Members of workers’ union Unifor Local 594 in Regina, Sask. have ratified a tentative agreement with Co-op Refinery Complex (CRC), ending the Federated Co-operatives Limited’s (FCL) six-month lockout of 730 workers.

“This deal is about competitiveness within the refining industry and long-term sustainability. It’s about ensuring that we continue to be an economic engine and that we provide good jobs for this city and this province for generations to come,” said Gil Le Dressay, vice-president of refinery operations at CRC. “Our industry is changing and we have only begun to see how new regulatory requirements and external pressures are going to shape our industry's future. We all need to recognize that these changes are imminent. We are better off facing that future as partners as we work together to achieve our collective goals and interests.”

The new collective agreement maintains the defined benefit pension plan and the company matched employee savings plan for existing workers. Wage improvements in the new collective agreement match the National Pattern.

“Our members and their bargaining committee held firm throughout a difficult, protracted and often bitter negotiation process,” said Jerry Dias, Unifor national president. “In the end, we were successful in protecting their retirement security and in achieving the national wage pattern but this result could have been reached far earlier if the mediator recommendations had been enforced by Premier Scott Moe.”

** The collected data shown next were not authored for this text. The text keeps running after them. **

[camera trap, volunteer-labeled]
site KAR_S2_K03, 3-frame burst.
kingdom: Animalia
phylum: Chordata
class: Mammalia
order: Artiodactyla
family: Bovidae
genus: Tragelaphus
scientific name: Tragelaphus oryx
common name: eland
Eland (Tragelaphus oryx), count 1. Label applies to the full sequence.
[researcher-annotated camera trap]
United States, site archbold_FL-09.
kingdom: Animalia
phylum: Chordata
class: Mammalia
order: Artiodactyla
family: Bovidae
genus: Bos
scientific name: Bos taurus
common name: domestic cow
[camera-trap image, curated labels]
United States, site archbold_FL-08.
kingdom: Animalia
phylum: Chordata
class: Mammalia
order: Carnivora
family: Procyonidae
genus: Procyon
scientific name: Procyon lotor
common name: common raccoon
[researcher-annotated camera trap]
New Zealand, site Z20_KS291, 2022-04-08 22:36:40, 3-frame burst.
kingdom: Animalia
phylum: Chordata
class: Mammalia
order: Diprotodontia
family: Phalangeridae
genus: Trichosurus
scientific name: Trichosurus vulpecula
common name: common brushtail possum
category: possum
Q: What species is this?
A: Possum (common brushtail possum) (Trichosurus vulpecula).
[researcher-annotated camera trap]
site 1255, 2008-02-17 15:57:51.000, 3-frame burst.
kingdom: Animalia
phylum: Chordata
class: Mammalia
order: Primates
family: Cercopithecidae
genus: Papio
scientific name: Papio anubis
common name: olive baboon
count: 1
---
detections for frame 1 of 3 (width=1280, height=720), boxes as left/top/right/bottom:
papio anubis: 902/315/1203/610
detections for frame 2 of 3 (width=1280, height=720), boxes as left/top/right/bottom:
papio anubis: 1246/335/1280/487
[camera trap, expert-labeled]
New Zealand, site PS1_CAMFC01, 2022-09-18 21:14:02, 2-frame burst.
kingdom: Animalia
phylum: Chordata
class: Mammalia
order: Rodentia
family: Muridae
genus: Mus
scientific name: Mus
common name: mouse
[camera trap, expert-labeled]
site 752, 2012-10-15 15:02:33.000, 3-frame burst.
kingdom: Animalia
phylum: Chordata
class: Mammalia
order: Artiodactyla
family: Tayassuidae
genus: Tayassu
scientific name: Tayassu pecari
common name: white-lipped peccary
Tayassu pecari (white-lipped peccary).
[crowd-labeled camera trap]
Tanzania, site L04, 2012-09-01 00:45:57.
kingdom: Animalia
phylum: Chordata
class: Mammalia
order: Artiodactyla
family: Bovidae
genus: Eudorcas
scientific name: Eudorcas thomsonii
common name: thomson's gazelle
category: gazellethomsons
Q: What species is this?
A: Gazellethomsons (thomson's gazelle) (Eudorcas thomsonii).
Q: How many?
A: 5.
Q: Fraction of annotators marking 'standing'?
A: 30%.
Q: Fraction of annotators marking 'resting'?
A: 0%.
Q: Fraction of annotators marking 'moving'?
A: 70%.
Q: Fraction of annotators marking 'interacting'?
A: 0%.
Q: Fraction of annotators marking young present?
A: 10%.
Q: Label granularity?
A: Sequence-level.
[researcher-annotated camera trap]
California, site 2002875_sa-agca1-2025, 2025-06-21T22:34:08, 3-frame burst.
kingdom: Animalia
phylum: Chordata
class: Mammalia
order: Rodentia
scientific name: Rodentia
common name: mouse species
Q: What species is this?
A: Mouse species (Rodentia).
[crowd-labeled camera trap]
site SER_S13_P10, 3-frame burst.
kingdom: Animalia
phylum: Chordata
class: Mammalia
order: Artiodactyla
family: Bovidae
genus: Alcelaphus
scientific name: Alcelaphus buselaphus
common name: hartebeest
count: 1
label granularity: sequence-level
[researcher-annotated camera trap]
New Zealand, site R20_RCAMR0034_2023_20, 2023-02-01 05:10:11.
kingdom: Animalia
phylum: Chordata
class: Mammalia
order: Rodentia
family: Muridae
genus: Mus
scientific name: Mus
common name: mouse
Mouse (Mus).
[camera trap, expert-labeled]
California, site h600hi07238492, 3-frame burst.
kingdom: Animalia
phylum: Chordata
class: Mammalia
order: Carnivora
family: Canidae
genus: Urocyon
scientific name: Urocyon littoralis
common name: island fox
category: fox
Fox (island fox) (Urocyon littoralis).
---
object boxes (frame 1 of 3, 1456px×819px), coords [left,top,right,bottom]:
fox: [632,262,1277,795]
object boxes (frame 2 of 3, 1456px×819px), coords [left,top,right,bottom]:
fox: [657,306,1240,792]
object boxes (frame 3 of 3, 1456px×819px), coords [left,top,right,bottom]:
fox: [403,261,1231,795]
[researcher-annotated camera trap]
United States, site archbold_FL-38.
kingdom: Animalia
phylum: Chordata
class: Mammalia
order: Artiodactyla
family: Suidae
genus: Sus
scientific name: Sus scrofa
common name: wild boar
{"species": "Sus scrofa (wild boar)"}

Union members will return to work over the coming weeks in accordance with the new contract’s Return-to-Work Agreement.

“We didn't seek this work stoppage. Now that it's finally been resolved our members are looking forward to returning to their jobs and getting back to work,” said Kevin Bittman, Unifor Local 594 president. “This was the first, and hopefully last, work stoppage in our local's 78 years of faithfully providing the Co-op Refinery with our dedicated labour. It will be hard going back into the workplace for some of us, but we will do it with our heads held high because we stood in solidarity for one another. This has been the toughest period in our history, but we will be stronger because of it.”

“We are sincerely pleased that our employees are returning to work after more than six months off the job,” said Le Dressay. “This labour disruption was a difficult period in our history, but I believe that we will emerge from this a stronger team and organization. The Union has been our partner in fuelling Western Canada for more than 75 years, and they will be our partner for generations into the future.”